Oklahoma also announced as well as CoreCivic that they had a lease contract facility with the State of Oklahoma and that will be discontinued I think over the course of the next six months. And the state operation at that facility will be transferred to our Hinton, Oklahoma facility, which is considered I think a better area for general recruitment of staffing. I think that was the driving issue. There is some cost savings to the state but I think that’s, in large part, related to the CoreCivic facility was a much larger 2,400-bed facility. Our facility is a smaller 1,900-bed facility.
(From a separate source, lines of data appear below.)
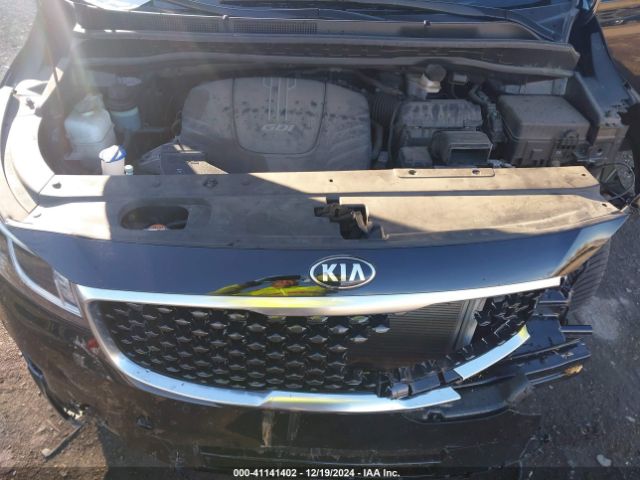 KNDMC5C12H6336607 KIA SEDONA EX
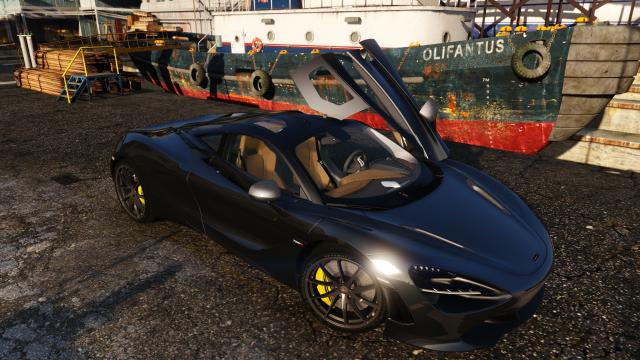 2017 McLaren 720S [Add-On | Tuning] for GTA 5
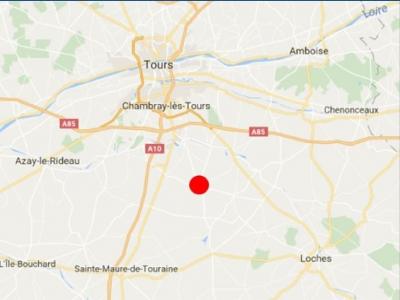 Acheter Terrain 10210 m2 Saint-branchs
As far as the Lawton contract, that’s due for renegotiation over the course of the next two months and we will expect to begin that negotiation.

Kirk Ludtke

Analyst, Imperial Capital LLC

Okay. Does this mean – I notice it’s a lease, does that imply that Oklahoma is moving to more of a – the lease model?

George Christopher Zoley

Executive Chairman, The GEO Group, Inc.

Well, they’ve used a lease model previously in previous years with CoreCivic. So they’re actually just continuing the lease model but in a different location.

Kirk Ludtke

Analyst, Imperial Capital LLC

Got it. Okay. So it doesn’t imply that Lawton will become a lease?


George Christopher Zoley

Executive Chairman, The GEO Group, Inc.

No. No.

Kirk Ludtke

Analyst, Imperial Capital LLC

Got it. Okay. Well, I appreciate. Thank you very much.

Operator

And ladies and gentlemen at this point, I’m showing no additional questions. I’d like to conclude the question-and-answer session and turn the conference call back over to George Zoley, Executive Chairman of The GEO Group, for any closing remarks.

George Christopher Zoley

Executive Chairman, The GEO Group, Inc.

Well, thank you for joining us on today’s call and look forward to addressing you on the next one.

Operator

And ladies and gentlemen, with that, we’ll conclude today’s conference call. We do thank you for attending today’s presentation. You may now disconnect your lines.